-- BEGIN SUPPLIED ENTRIES --

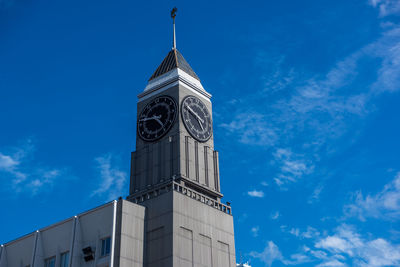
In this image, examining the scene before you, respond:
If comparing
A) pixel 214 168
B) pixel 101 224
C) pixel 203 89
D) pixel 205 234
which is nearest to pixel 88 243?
pixel 101 224

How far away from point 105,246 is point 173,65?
3185cm

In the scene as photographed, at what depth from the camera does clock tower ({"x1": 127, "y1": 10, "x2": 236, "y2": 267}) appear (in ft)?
201

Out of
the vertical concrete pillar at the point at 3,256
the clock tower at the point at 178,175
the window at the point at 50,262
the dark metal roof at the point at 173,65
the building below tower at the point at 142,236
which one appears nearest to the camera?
the building below tower at the point at 142,236

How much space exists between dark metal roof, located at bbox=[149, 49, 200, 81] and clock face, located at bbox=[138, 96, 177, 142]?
664cm

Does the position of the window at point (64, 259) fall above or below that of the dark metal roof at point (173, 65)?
below

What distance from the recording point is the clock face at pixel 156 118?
74562 millimetres

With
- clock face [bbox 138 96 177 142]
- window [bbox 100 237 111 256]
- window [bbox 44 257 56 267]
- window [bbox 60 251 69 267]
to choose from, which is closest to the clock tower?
clock face [bbox 138 96 177 142]

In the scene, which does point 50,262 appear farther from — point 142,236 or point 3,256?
point 142,236

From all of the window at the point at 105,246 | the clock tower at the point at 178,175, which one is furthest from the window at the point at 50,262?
the clock tower at the point at 178,175

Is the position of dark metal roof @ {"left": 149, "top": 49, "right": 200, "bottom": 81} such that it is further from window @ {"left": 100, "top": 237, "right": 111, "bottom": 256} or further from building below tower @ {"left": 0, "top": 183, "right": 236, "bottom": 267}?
window @ {"left": 100, "top": 237, "right": 111, "bottom": 256}

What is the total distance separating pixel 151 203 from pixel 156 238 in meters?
4.53

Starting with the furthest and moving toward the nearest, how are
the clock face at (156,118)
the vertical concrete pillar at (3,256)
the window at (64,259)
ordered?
the clock face at (156,118) → the vertical concrete pillar at (3,256) → the window at (64,259)

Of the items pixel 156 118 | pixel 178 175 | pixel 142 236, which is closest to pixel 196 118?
pixel 156 118

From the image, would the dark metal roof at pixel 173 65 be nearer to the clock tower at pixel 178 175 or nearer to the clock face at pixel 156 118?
the clock tower at pixel 178 175
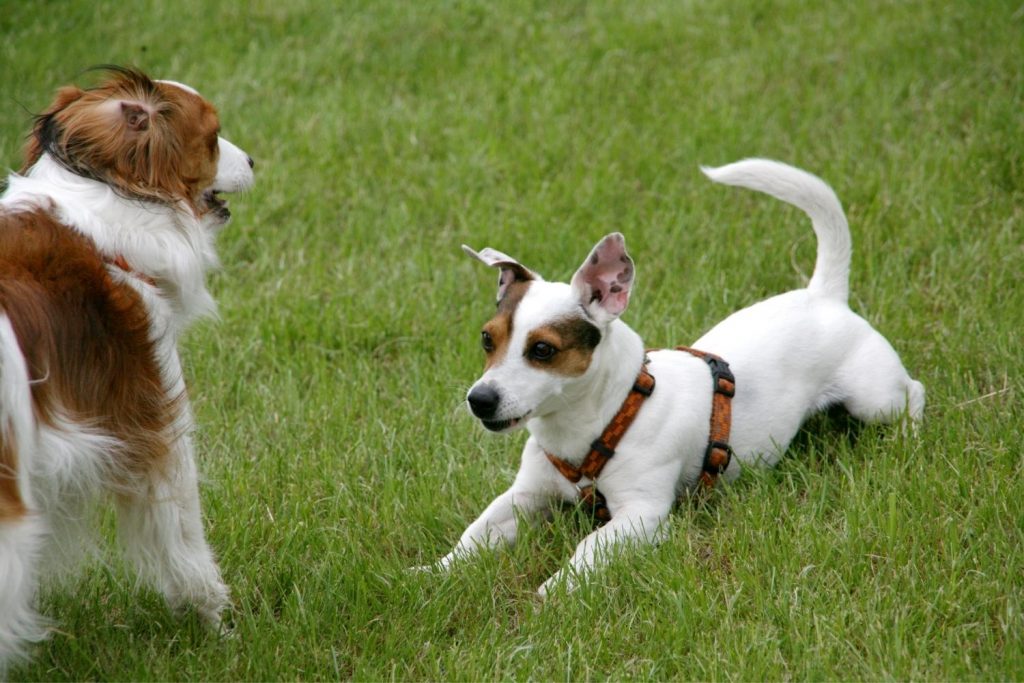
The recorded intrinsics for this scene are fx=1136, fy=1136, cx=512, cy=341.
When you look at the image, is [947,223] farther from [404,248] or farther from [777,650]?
[777,650]

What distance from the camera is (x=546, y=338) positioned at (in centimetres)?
343

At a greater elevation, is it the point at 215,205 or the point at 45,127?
the point at 45,127

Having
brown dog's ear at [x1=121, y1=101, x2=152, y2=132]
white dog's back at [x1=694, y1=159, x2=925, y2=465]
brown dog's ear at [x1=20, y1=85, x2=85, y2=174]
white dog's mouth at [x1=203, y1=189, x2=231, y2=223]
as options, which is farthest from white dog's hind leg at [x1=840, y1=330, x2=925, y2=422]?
brown dog's ear at [x1=20, y1=85, x2=85, y2=174]

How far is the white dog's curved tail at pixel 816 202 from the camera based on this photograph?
13.3 ft

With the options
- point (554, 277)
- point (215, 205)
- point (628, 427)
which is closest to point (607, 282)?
point (628, 427)

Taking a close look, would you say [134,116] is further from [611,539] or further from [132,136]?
[611,539]

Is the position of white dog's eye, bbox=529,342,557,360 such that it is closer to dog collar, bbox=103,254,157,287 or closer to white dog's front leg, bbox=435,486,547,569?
white dog's front leg, bbox=435,486,547,569

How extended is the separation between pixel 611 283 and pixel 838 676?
1.31 metres

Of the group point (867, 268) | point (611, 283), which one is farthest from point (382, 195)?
point (611, 283)

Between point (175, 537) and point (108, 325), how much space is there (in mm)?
676

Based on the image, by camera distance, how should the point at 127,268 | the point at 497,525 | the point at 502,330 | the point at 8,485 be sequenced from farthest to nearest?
1. the point at 497,525
2. the point at 502,330
3. the point at 127,268
4. the point at 8,485

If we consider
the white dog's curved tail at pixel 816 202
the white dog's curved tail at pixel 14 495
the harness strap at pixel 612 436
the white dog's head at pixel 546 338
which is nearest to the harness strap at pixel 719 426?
the harness strap at pixel 612 436

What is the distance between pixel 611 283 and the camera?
353 centimetres

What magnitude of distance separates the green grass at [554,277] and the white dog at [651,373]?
0.43 feet
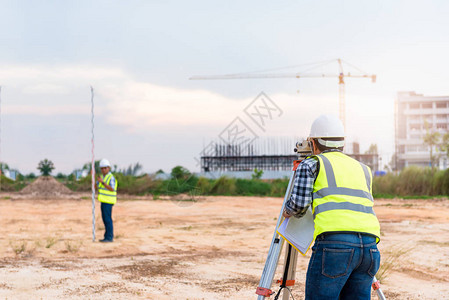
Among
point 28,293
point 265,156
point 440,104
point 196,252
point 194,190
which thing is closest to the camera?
point 28,293

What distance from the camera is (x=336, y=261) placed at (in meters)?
2.98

-- END SUPPLIED ENTRIES --

-- YOUR TASK --
Each record above is to be restated exactly, with its pictures removed from the copy.

-- EXERCISE RESULT --
In this image, examining the scene before you, respond:
If comparing
A) pixel 214 168
B) pixel 101 224
C) pixel 203 89
D) pixel 205 234
which is nearest to pixel 88 243?
pixel 101 224

How far away from point 105,246 is point 173,65?
3185cm

In the scene as photographed, at what depth from the camera does clock tower ({"x1": 127, "y1": 10, "x2": 236, "y2": 267}) appear (in ft)?
201

Out of
the vertical concrete pillar at the point at 3,256
the clock tower at the point at 178,175
the window at the point at 50,262
the dark metal roof at the point at 173,65
the building below tower at the point at 142,236
which one appears nearest to the camera?
the building below tower at the point at 142,236

How much space exists between dark metal roof, located at bbox=[149, 49, 200, 81] and clock face, located at bbox=[138, 96, 177, 142]?
664cm

Does the position of the window at point (64, 259) fall above or below that of the dark metal roof at point (173, 65)?
below

What distance from the recording point is the clock face at pixel 156 118?
74562 millimetres

With
- clock face [bbox 138 96 177 142]
- window [bbox 100 237 111 256]
- window [bbox 44 257 56 267]
- window [bbox 60 251 69 267]
to choose from, which is closest to the clock tower?
clock face [bbox 138 96 177 142]

In the scene, which does point 50,262 appear farther from — point 142,236 or point 3,256?
point 142,236

From all of the window at the point at 105,246 | the clock tower at the point at 178,175, which one is furthest from the window at the point at 50,262?
the clock tower at the point at 178,175

Is the position of dark metal roof @ {"left": 149, "top": 49, "right": 200, "bottom": 81} such that it is further from window @ {"left": 100, "top": 237, "right": 111, "bottom": 256} or further from building below tower @ {"left": 0, "top": 183, "right": 236, "bottom": 267}?
window @ {"left": 100, "top": 237, "right": 111, "bottom": 256}

What is the total distance separating pixel 151 203 from pixel 156 238 in meters?
4.53

Starting with the furthest and moving toward the nearest, how are
the clock face at (156,118)
the vertical concrete pillar at (3,256)
the window at (64,259)
ordered?
the clock face at (156,118) → the vertical concrete pillar at (3,256) → the window at (64,259)

Of the items pixel 156 118 | pixel 178 175 | pixel 142 236, which is closest to pixel 196 118?
pixel 156 118

From the image, would the dark metal roof at pixel 173 65 be nearer to the clock tower at pixel 178 175 or nearer to the clock face at pixel 156 118?
the clock tower at pixel 178 175
The recorded intrinsics for this scene are fx=1136, fy=1136, cx=512, cy=341.
When you look at the image, is [947,223] farther from [404,248] or farther from [777,650]?
[777,650]

What distance from the camera is (x=546, y=338) positioned at (in centimetres)?
343

At a greater elevation, is it the point at 215,205 or the point at 45,127?
the point at 45,127

Having
brown dog's ear at [x1=121, y1=101, x2=152, y2=132]
white dog's back at [x1=694, y1=159, x2=925, y2=465]
brown dog's ear at [x1=20, y1=85, x2=85, y2=174]
white dog's mouth at [x1=203, y1=189, x2=231, y2=223]
as options, which is farthest from white dog's hind leg at [x1=840, y1=330, x2=925, y2=422]?
brown dog's ear at [x1=20, y1=85, x2=85, y2=174]

How far is the white dog's curved tail at pixel 816 202 from the camera based on this photograph?
13.3 ft

With the options
- point (554, 277)
- point (215, 205)
- point (628, 427)
which is closest to point (607, 282)?
point (628, 427)

Taking a close look, would you say [134,116] is further from [611,539] or further from [132,136]?
[611,539]

Is the position of white dog's eye, bbox=529,342,557,360 such that it is closer to dog collar, bbox=103,254,157,287 or closer to white dog's front leg, bbox=435,486,547,569?
white dog's front leg, bbox=435,486,547,569

How extended is the separation between pixel 611 283 and pixel 838 676?
1.31 metres

Of the group point (867, 268) | point (611, 283), which one is farthest from point (382, 195)?
point (611, 283)

Between point (175, 537) and point (108, 325), how much space is there (in mm)?
676

Based on the image, by camera distance, how should the point at 127,268 | the point at 497,525 | the point at 502,330 | the point at 8,485 be sequenced from farthest to nearest?
1. the point at 497,525
2. the point at 502,330
3. the point at 127,268
4. the point at 8,485

If we consider
the white dog's curved tail at pixel 816 202
the white dog's curved tail at pixel 14 495
the harness strap at pixel 612 436
the white dog's head at pixel 546 338
which is nearest to the harness strap at pixel 719 426?
the harness strap at pixel 612 436

What is the distance between pixel 611 283 and the camera?
353 centimetres

What magnitude of distance separates the green grass at [554,277] and the white dog at [651,373]?
0.43 feet
Among
point 28,293
point 265,156
point 440,104
point 196,252
point 194,190
which thing is closest to the camera?
point 28,293

What distance from the camera is (x=336, y=261) placed at (in meters)?
2.98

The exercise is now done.